The $150 million claim, contested

The most pointed substantive exchange of the afternoon came from former USAC General Counsel Kalapatapu, who pressed an argument about the foundation of ACE’s $150 million proof of claim. Kalapatapu told the court that the bulk of ACE’s claimed losses are premised on the risk that ACE could lose its investment in Major League Cricket if its sanctioning rights were unwound. But, Kalapatapu argued, that premise is contradicted by a filing ACE made earlier that day — a filing he said acknowledges that MLC has been sanctioned directly by the International Cricket Council for five years, through 2029, regardless of what happens to USA Cricket.

“So there’s no loss of that investment,” Kalapatapu told the court. “You don’t even have to get into the merits of who did what or how. The question is what efforts did the trustee undertake to understand the viability of the claim itself?”

Kalapatapu also argued that he is positioned to offer the court something other witnesses are not. “Next to Mr. Hirsch and Mr. Dennis, I probably have the most experience with these claims, the most knowledge about the viability of the claims or the nuances about did the trustee consider X, Y, or Z in terms of validity.” 

He told the court he intends to call witnesses on May 18 to testify about conversations with Dennis or information that they could have made available to him. Romero said he would consider that, with the question constrained, in his words, to “what did Mr. Dennis know, and when did he know it.”

“Capitulation” versus “the only viable option”

The broader competing characterizations of the proposed deal sat in the background of the afternoon’s scheduling discussion. Kalapatapu put his framing on the record directly. “The trustee’s motion to approve the settlement is essentially a capitulation,” he said. “If that ACE contract is revived in its entirety, the whole dispute is about the validity of that contract — not just whether they breached it or not, but is it, for public policy purposes, does it violate 501(c)(3) guidelines.” 

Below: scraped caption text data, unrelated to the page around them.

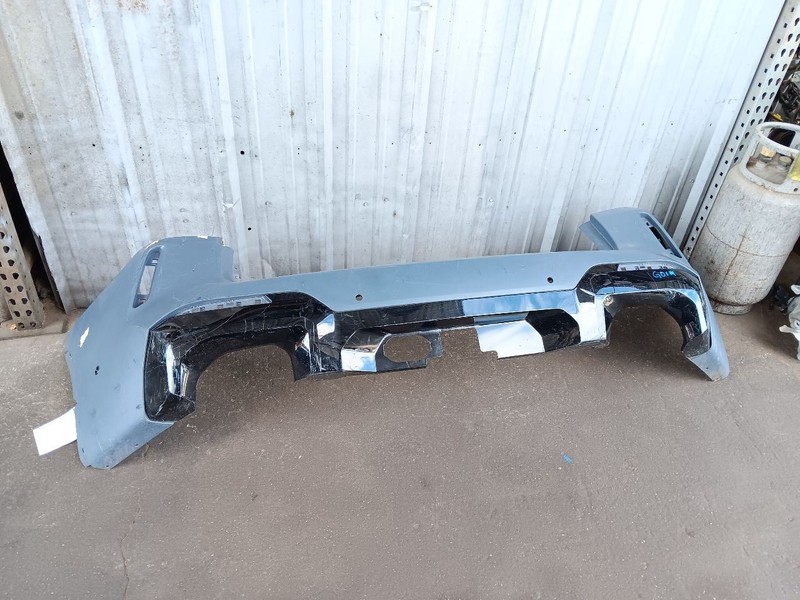 2022-2024 BMW G02 X3 X3M M Sport Rear Bumper Cover With PDC OEM New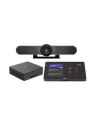 Bundle LOGITECH Tap Controller wired with Cat5e Kit+MeetUp Conference camera+AIS Intel Core i5-1350P+Video conf mounting kit - nr 1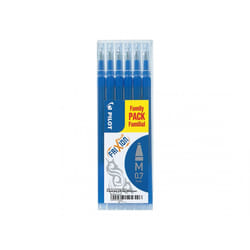 Pilot FriXion Ball Medio Blu 6 pz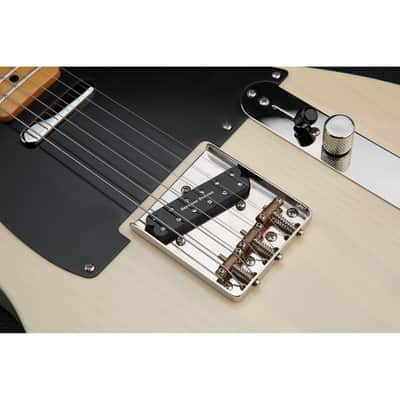 Seymour Duncan JB Jr. for Tele — Bridge — Black 2025 - Black image 5
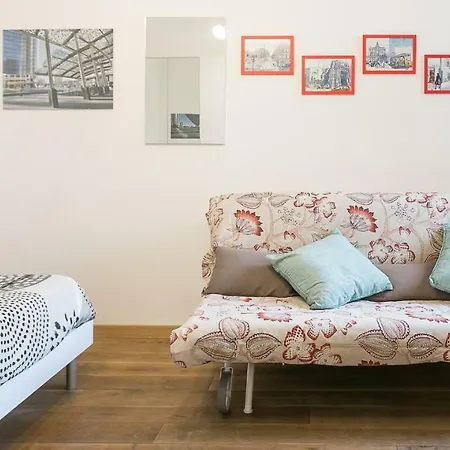 Apartment Borsieri 29 - Heart Of Isola *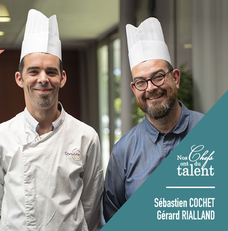 Concours culinaire "Nos chefs ont du talent" - 10 ans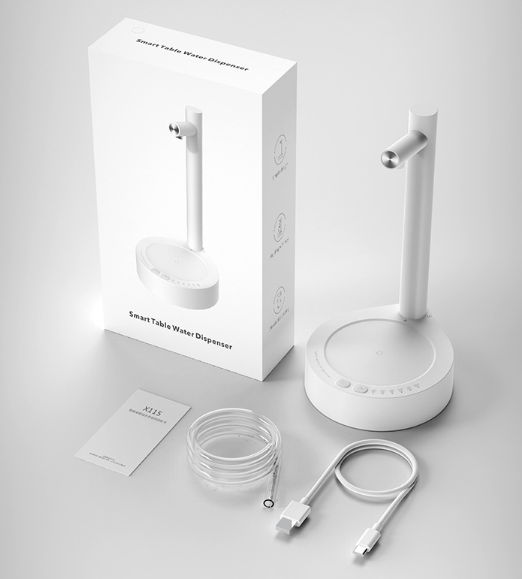 Desktop Water Pump 1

By approving the settlement, he argued, the court would be “giving ACE what it really wants” — a 501(c)(3) entity with $32,000 in the bank is never going to pay $150 million, but the contract itself “has value,” and the trustee’s motion concedes ACE’s position on that contract “in its entirety.”

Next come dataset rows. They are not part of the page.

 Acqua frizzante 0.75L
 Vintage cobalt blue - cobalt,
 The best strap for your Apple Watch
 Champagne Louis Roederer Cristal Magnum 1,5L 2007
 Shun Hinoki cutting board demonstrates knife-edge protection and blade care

ACE attorney Sax-Bolder’s framing was structurally different. The relevant standard for the court, she argued, is whether the trustee’s decision falls within the range of reasonableness and whether the settlement reflects an exercise of business judgment. 

Allowing the objections to expand into a litigation of every prepetition claim would, in her telling, ensure that “this deal is not going to get done because it’s going to go on forever in this court.” At that point, she said, the case would convert to chapter 7 — “because there’s 35,000 in cash here.” 

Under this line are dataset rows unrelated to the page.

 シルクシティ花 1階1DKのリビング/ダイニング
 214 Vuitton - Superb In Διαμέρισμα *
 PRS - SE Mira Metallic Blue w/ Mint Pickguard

Judge Romero indicated he agreed that the hearing would not be a litigation of every underlying dispute. He also indicated, however, that he needs to understand both sides well enough to weigh on Dennis’s evaluation of the $150 million claim.

What May 18 looks like

The May 18 hearing will begin at 9:30 a.m. local time in Denver in a hybrid format. Dennis will appear in person. ACE executives may also testify. Witness lists from the participating parties are due to the court by Monday, May 11, exhibits by Thursday, May 14. Balusu and Salver will be able to participate by video, and will not be required to travel to Denver to make their statements on the record.

On scope, the court has signaled what it will be listening for: whether the trustee adequately tested the financing market; whether he understood what he was settling. The dispute over the underlying contract, the disputes over performance, the disputes over governance and the dispute over the value of ACE’s claim will inform that question.